Time to get ready for the next upgrade..... sigh...

ttfkam 3 days ago

You think people choose Postgres because it's the incumbent? That's an… interesting take.

TacticalCoder 4 days ago

> Postgres 17.0 has been out for a bit and ...

No. It's been released in September 2024. That's not "quite a bit".

Now as to why people aren't all on 17 and not even on 16 yet, here's an acronym for you: LTS [1]

Debian 11 Bullseye is the current LTS. It came out in 2021.

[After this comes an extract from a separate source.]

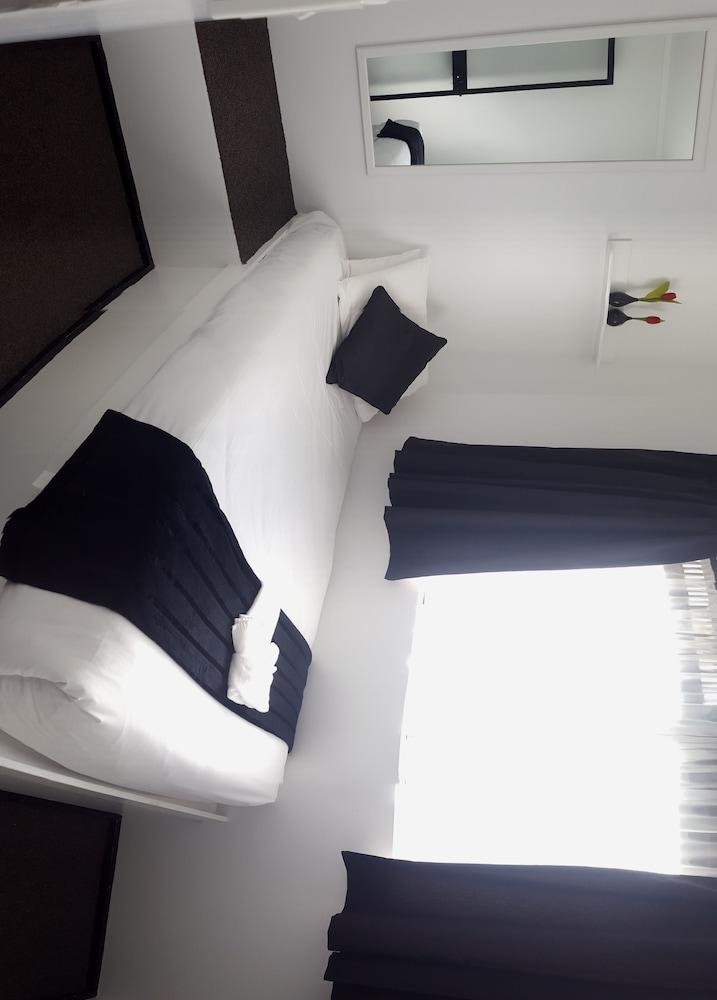 המילטון Alcamo Motel מראה חיצוני תמונה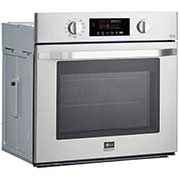 LG Horno empotrable LG Studio | 4.7 pies cúbicos | Smart ThinQ™, LSWS307ST, thumbnail 2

[1] https://en.wikipedia.org/wiki/Long-term_support

selcuka 3 days ago

PostgreSQL doesn't have a long term support policy [1]. They release a new version around this time every year, and support it for about 5 years.
[1] https://www.postgresql.org/support/versioning/
Izkata 3 days ago

They didn't say "quite a bit" (long time), they said "a bit" (short time).
hairyplanter 3 days ago

Debian doesn't have LTS and non-LTS.
Debian has Stable. That's it.
- rationably 3 days ago
  
  https://wiki.debian.org/LTS
  
  hairyplanter a day ago
  
  This does not contradict what I said. Every Debian release is (and will be) an LTS release.

nathanaldensr 4 days ago

Weird that the maybe-AI-generated image of a column says "Postgres 13" on it when the article talks about Postgres 17.

codetrotter 4 days ago

Seems perfectly reasonable to me. The article is about people not upgrading from older versions. One could imagine that PostgreSQL 13.0 is the “pillar” of some company, that their whole system relies upon. The article then goes into detail on what they are missing out on by not upgrading PostgreSQL to a more recent major version, and why it might be that so many stay on ancient versions, and also how you can actually perform major version upgrades of PostgreSQL.
- FearNotDaniel 3 days ago
  
  Yeah, I mean it's not hugely imaginative, but it kind of makes sense, if you want to describe pg 13 as "ancient" that you use some kind of Greek/Roman temple as a visual analogy for that. Not particularly well executed - a serif font might have helped to drive the "joke" home - but nobody's trying to win an art contest here.